======== Text provided ========

Perhaps I can encourage my noble friend to help the House on one point. Can he name anywhere in the world where different customs unions share a border, without the sort of hard border which is of concern to everyone? Just name any one. The United States and Canada: no. Switzerland and France: no. Where are there two countries with different customs unions side by side that do not have a hard border?
I think Members of this House and others have visited the Norway-Sweden border.
My Lords, it is always a pleasure to follow the noble Lord, Lord Campbell, with whom I have had the pleasure of jousting over many decades. Occasionally I have even agreed with him. I will not follow his speech in its entirety, but before I address the remarks that I prepared I will deal with one of the observations he made and challenge one of the myths that has grown about the role and achievements of the European Union.
It is often said and rarely challenged that one of the great achievements of the European Union was peace in western Europe after the Second World War. I do not believe that to be true. The peace that has existed in western Europe after the Second World War actually owes more to the Soviet Union than it does to the European Union. It was inconceivable for almost 50 years after the end of the Second World War, when western Europe faced an existential threat from the ambitions of the Soviet Union, that any further fighting should take place in the western part of the continent. They were obliged to unite to face that threat. That was why we had peace in western Europe for 50 years after the Second World War. Of course, happily, after that period had lasted and the Soviet Union had disintegrated, the countries of western Europe had got out of the habit of fighting each other and we have been able to enjoy peace ever since.
Does my noble friend seriously think that the only reason for Franco-German reconciliation after the war, which is at the heart of European peace and building a new Europe out of the moral, economic and political rubble, was the Soviet threat? It might have contributed, but there were far bigger political issues that produced that, thank heavens for all of us.
We can argue about whether it was the only reason. Of course other factors encouraged Franco-German reconciliation, but the peace of the western half of the continent was an inevitable consequence of the threat those countries faced from the Soviet Union to the east.
My Lords, I had not meant to intervene in this debate—and that is true. Having sat through much of the night, benefiting from the wisdom of my noble friends Lord True and Lord Dobbs while envying my noble friend Lord Forsyth—by then in his sleeper on the way to Scotland as the rest of us dealt with the filibustering that he had launched with his usual panache—I thought that I had probably had enough of all of this. However, one of the dangers of coming in and listening to a debate is that one is provoked into wanting to make one or two contributions. This is particularly the case whenever I listen to my noble friend Lord Howard. I can honestly say that, while I have disagreed with him on many subjects over the years, I have never doubted that he was anything other than a good chap.
I will come back to good chaps in a moment. There were two points I wanted to make as prequels to three points—which I will cover very briefly because they have been dealt with admirably by the noble Lords, Lord Hain and Lord Mandelson.
I want to endorse what was said earlier about the departure from the Government of the Higher Education and Science Minister, Jo Johnson. I will not make the obvious points about Johnsons and one’s preference. However, Jo Johnson was at my university, where I am now a chancellor. I did not always agree with the legislation he brought forward on higher education in the last Session, but he was an outstandingly good and conscientious Higher Education Minister, as well as very intelligent. He is a real loss to the Administration, and I hope he is not a loss to public service for family reasons. He is a very good man.

======== Information given ========

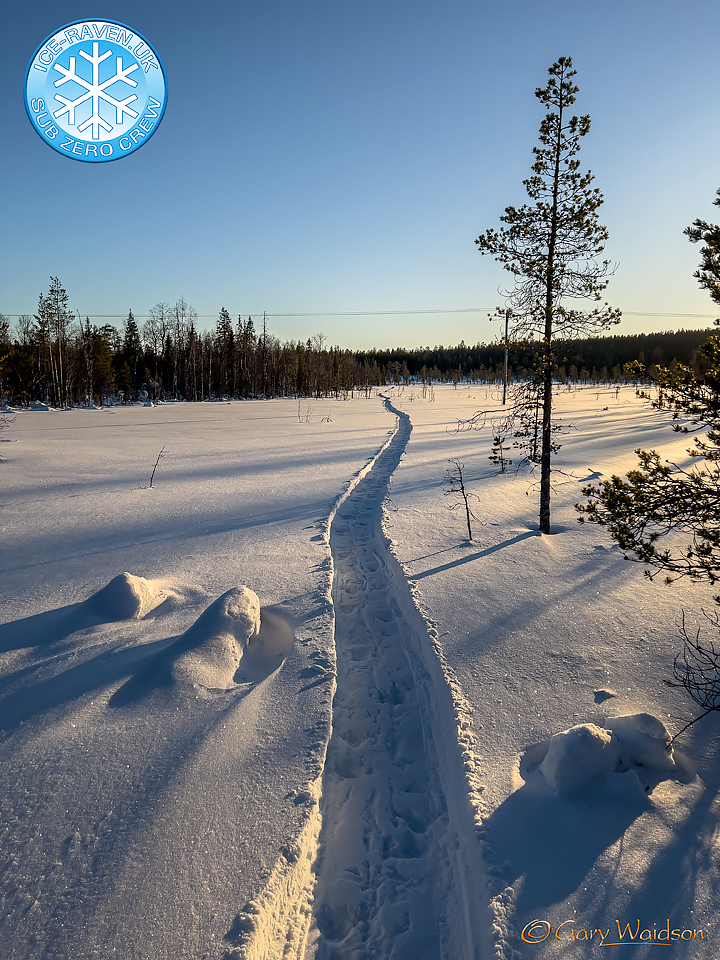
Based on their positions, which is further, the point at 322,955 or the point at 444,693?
the point at 444,693

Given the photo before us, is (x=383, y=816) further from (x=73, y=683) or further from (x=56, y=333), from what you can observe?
(x=56, y=333)

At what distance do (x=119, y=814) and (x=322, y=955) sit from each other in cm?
141

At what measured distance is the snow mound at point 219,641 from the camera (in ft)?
13.7

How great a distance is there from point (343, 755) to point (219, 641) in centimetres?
156

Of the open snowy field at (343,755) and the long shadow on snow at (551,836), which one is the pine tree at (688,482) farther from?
the long shadow on snow at (551,836)

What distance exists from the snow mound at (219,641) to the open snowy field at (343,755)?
25 mm

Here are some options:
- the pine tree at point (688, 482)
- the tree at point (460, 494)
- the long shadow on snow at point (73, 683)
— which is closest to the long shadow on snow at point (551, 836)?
the pine tree at point (688, 482)

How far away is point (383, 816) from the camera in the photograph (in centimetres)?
312

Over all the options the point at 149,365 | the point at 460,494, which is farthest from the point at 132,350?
the point at 460,494

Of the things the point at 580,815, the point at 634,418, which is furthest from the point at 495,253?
the point at 634,418

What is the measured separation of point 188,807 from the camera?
296 centimetres

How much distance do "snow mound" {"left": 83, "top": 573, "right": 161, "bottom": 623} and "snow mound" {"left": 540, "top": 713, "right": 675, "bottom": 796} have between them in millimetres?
4242

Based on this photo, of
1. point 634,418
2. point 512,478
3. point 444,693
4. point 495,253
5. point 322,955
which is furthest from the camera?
point 634,418

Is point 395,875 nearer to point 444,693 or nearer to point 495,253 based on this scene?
point 444,693
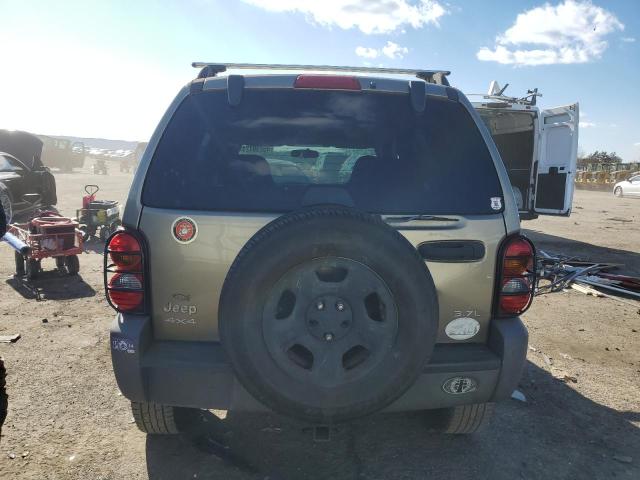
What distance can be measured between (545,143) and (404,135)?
8.28m

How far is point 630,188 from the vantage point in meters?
26.5

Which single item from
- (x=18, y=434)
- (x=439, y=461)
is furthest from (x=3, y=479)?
(x=439, y=461)

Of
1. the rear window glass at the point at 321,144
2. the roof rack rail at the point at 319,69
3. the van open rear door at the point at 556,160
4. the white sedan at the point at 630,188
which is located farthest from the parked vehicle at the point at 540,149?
the white sedan at the point at 630,188

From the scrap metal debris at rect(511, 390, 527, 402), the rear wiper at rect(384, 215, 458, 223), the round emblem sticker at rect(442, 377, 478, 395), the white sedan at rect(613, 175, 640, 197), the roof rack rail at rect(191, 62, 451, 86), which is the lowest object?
the scrap metal debris at rect(511, 390, 527, 402)

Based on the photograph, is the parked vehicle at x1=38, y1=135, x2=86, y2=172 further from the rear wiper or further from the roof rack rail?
the rear wiper

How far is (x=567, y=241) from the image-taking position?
37.0ft

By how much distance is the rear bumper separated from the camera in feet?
7.33

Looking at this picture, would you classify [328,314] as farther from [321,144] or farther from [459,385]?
[321,144]

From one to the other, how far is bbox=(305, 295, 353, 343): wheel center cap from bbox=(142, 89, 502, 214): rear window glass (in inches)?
21.0

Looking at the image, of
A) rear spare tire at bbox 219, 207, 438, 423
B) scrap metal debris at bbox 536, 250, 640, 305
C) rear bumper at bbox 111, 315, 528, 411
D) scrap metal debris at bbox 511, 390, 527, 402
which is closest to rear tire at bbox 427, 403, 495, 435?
rear bumper at bbox 111, 315, 528, 411

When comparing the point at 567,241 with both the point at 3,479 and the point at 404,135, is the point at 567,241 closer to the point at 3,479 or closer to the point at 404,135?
the point at 404,135

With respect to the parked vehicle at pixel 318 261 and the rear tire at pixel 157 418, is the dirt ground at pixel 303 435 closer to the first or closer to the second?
the rear tire at pixel 157 418

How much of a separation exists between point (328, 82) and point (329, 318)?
1.23 m

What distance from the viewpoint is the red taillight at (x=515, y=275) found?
2.42 m
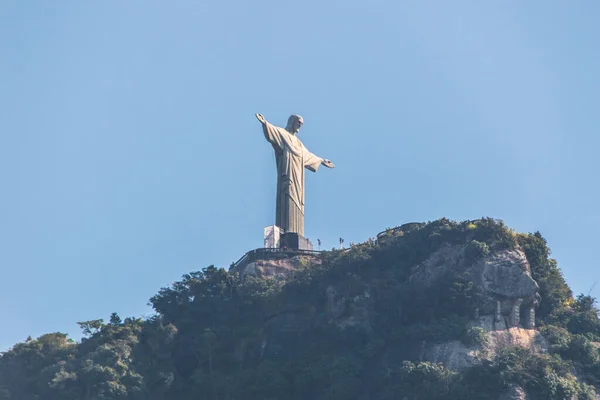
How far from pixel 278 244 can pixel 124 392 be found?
10876mm

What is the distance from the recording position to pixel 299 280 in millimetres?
53844

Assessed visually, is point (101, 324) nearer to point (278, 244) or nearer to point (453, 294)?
point (278, 244)

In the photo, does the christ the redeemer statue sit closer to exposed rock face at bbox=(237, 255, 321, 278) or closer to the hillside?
exposed rock face at bbox=(237, 255, 321, 278)

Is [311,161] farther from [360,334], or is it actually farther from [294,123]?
[360,334]

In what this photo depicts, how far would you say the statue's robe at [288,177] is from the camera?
192ft

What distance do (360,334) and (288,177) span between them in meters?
10.2

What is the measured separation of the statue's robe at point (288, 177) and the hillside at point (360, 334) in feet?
13.0

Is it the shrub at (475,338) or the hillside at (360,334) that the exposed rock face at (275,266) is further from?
the shrub at (475,338)

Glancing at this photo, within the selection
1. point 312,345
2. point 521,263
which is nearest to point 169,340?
point 312,345

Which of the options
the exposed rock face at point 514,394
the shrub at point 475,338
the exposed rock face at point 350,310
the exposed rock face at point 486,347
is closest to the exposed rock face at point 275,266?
the exposed rock face at point 350,310

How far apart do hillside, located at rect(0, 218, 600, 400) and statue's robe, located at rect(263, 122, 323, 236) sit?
13.0ft

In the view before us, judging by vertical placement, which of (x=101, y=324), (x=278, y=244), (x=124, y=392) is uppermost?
(x=278, y=244)

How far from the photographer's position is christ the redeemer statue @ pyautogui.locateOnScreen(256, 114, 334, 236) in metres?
58.5

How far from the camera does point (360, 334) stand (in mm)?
51344
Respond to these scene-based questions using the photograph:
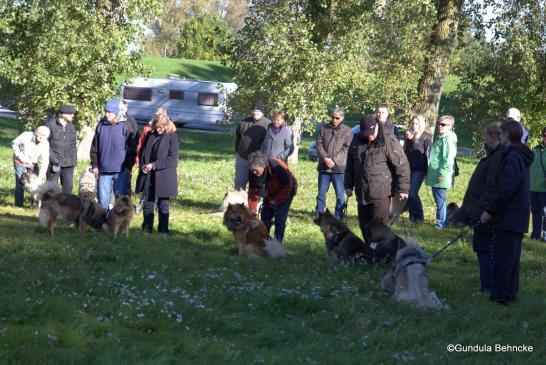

========

_Task set_:
A. According to the debate excerpt, what does peace in western Europe after the Second World War owe more to than it does to the European Union?
B. Do these statements agree with the debate excerpt? Answer yes or no for each, quoting the deciding words. (i) Jo Johnson attended the university where the speaker is now a chancellor. (ii) The speaker who follows Lord Campbell has never agreed with him. (iii) Lord Forsyth stayed in the House through the night.

_Task-by-task solutions_:
A. The Soviet Union.

B.
(i) Yes: "Jo Johnson was at my university, where I am now a chancellor."
(ii) No: "Occasionally I have even agreed with him."
(iii) No: "by then in his sleeper on the way to Scotland as the rest of us dealt with the filibustering that he had launched with his usual panache"